Please find the full log attached.
Please let me know if you have any idea on what could be the problem and how to fix it.

Thanks
dmesg-4.6.4.txt (54.6 KB)

I can’t give you a specific answer. I will still suggest that there is a strong possibility that this is related to device tree, although it is not guaranteed.

Some random information about that stack dump:

  • This is from an IRQ handler.
  • An interrupt has resulted in trying to relate a driver to that IRQ.
  • For a number of possible reasons, there has been a failure to associate this hardware IRQ with the particular hardware and driver. Quite often, for a non-plug-n-play device which cannot self-report, this is the function of the device tree.
  • This is related to the hardware which the gk20a driver runs, but the gk20a itself has been found and is in turn triggering the next hardware in the chain, including the nvgpu; this too is not the failure point, it is a chain of hardware.
  • Finally, the exception level 1 (kernel mode, where drivers live, is el1) reaches for hardware in the chain of hardware interrupts. The IRQ is not handled. I can’t tell you which hardware it is looking for because the kernel itself does not know. This is why it is stack dumping.

Someone with better knowledge of those specific drivers can probably suggest what kind of hardware it is looking for. It is extremely likely that something in your carrier board lane routing has changed, or a hardware setup address has changed, and that as a result the device tree has a fragment which is no longer valid.

Hello,
Is there a real person with better knowledge available to answer this question as linuxdev suggested please ?
Thank you

Are you able to test this on NV devkit instead of your board?

We don’t know you or your board.
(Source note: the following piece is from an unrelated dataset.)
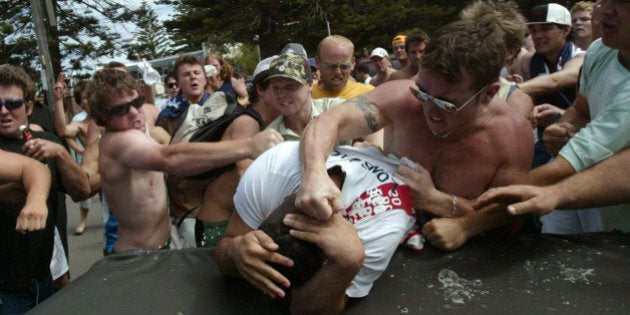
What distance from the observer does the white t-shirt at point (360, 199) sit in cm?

It would be better clarifying if this is defective module on NV devkit first.

Hello,
The module is not defective, there is no issue with jetpack 5 on our custom board.

I did the test on nvidia devkit with a 64GB module and jetpack 4.6.4, there was no issue.

I did again the test on our board with 64GB module and jetpack 4.6.4:

  • I removed all modules except nvgpu.ko → still have the issue
  • I removed nvgpu.ko → no more issue
  • If I load nvgpu.ko manually after boot → no issue as you can see in the attached logs

Please let me know if you have any idea on how to fix this.
Thank you
dmesg-manual-load.txt (48.5 KB)

I did the test on nvidia devkit with a 64GB module and jetpack 4.6.4, there was no issue.

Then could you clarify what is the software difference when it runs on your board and when it runs on custom board?

Hello,
We solved the problem thank you, there was an issue with our custom dts. Some parts of plugin-manager were missing (gpu-64gb-disable-l3).

This topic was automatically closed 14 days after the last reply. New replies are no longer allowed.